▸ Aim of the task: Print verbatim the lines of the entries from the one containing "This scene captures looking at all of" to the last, inclusive, and no others.
─── Records for the exercise
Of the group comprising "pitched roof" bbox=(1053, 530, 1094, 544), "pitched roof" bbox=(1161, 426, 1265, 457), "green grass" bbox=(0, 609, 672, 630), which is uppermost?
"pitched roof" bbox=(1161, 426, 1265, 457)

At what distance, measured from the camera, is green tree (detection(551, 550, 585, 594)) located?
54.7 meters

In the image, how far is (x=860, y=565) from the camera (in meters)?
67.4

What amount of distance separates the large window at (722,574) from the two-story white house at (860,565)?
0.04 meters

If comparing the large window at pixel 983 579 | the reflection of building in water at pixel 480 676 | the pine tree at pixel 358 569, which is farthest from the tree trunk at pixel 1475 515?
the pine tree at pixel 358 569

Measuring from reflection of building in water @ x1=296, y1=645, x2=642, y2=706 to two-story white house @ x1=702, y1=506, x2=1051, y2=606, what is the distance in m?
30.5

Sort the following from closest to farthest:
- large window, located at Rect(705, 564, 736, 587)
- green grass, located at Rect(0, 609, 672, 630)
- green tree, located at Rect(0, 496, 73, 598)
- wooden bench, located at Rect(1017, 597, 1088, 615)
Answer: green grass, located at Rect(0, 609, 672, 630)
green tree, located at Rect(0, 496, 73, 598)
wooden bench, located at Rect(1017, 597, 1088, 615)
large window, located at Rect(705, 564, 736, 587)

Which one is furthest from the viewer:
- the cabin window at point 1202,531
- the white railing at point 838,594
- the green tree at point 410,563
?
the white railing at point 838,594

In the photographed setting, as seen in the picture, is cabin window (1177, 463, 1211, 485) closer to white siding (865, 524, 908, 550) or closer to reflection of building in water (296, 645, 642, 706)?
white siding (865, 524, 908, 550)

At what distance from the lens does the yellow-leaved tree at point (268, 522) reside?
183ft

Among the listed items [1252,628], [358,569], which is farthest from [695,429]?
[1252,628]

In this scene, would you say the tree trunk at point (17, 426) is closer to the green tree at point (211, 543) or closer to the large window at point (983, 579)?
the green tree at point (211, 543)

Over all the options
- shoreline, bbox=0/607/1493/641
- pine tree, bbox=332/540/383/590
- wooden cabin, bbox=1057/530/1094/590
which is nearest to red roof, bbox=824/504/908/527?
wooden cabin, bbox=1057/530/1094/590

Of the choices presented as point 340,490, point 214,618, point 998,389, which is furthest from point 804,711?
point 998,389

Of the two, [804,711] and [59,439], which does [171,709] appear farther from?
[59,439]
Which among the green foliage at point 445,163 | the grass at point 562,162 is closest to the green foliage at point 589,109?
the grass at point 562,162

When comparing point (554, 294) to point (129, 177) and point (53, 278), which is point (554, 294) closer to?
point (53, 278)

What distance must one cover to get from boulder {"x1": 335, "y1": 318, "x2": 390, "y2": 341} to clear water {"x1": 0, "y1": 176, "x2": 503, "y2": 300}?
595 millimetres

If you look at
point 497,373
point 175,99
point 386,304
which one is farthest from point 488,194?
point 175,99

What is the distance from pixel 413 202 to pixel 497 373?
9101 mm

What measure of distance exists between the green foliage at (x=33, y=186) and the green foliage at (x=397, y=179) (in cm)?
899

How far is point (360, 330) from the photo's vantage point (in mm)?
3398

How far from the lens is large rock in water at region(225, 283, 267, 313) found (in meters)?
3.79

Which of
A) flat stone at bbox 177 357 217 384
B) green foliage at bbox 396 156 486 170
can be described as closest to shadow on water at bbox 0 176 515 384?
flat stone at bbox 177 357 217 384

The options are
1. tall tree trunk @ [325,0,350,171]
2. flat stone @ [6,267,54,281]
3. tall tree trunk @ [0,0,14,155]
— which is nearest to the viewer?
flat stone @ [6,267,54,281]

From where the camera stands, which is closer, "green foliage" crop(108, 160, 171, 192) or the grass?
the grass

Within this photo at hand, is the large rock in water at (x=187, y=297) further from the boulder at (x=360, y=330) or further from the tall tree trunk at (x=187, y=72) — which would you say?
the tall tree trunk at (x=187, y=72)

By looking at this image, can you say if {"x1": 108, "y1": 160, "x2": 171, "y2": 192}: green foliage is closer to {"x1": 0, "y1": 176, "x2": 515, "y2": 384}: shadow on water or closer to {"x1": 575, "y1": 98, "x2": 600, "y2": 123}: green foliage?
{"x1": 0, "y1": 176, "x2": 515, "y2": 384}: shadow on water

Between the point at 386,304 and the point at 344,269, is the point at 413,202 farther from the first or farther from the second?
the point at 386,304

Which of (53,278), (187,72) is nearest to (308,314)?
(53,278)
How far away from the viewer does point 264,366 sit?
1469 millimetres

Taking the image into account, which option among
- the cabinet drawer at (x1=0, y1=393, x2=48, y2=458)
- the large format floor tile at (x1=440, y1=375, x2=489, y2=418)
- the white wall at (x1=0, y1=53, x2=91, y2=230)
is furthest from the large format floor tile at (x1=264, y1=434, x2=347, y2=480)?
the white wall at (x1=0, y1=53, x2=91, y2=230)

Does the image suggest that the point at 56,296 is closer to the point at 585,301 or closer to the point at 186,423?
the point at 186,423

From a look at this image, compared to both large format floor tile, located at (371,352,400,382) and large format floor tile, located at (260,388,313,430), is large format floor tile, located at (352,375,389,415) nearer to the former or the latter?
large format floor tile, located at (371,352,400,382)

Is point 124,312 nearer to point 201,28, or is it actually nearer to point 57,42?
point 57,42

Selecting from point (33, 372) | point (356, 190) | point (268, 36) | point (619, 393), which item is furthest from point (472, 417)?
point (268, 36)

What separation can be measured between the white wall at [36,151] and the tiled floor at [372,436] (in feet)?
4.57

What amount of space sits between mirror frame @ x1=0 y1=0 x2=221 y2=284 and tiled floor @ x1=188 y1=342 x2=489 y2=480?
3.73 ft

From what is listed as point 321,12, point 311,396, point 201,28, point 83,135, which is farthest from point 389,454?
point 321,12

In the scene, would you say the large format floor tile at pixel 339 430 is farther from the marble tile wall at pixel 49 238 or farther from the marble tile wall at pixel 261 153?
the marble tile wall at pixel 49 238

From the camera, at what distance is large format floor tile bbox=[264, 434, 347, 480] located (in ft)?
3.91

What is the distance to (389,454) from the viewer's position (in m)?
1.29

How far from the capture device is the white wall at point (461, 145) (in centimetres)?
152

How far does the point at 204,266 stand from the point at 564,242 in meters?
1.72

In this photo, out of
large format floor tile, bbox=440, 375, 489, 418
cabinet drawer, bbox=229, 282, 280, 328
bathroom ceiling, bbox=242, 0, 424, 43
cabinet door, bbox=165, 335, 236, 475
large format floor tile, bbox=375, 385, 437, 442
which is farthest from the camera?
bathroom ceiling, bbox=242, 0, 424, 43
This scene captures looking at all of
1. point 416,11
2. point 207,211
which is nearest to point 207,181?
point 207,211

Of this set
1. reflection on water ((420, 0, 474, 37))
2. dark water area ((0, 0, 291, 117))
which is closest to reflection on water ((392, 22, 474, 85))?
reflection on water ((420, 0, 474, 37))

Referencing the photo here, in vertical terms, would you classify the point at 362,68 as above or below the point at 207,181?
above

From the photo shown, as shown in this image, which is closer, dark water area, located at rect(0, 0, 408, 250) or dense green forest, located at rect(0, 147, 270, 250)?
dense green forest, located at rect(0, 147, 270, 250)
──────
▸ Response to the task:
This scene captures looking at all of
1. point 416,11
2. point 207,211
which is nearest to point 207,181?
point 207,211

Of this set
1. reflection on water ((420, 0, 474, 37))
2. dark water area ((0, 0, 291, 117))
which is closest to reflection on water ((392, 22, 474, 85))?
reflection on water ((420, 0, 474, 37))

Referencing the photo here, in vertical terms, would you classify the point at 362,68 as above or below the point at 207,181?
above

From the photo shown, as shown in this image, which is closer, dark water area, located at rect(0, 0, 408, 250) or dense green forest, located at rect(0, 147, 270, 250)?
dense green forest, located at rect(0, 147, 270, 250)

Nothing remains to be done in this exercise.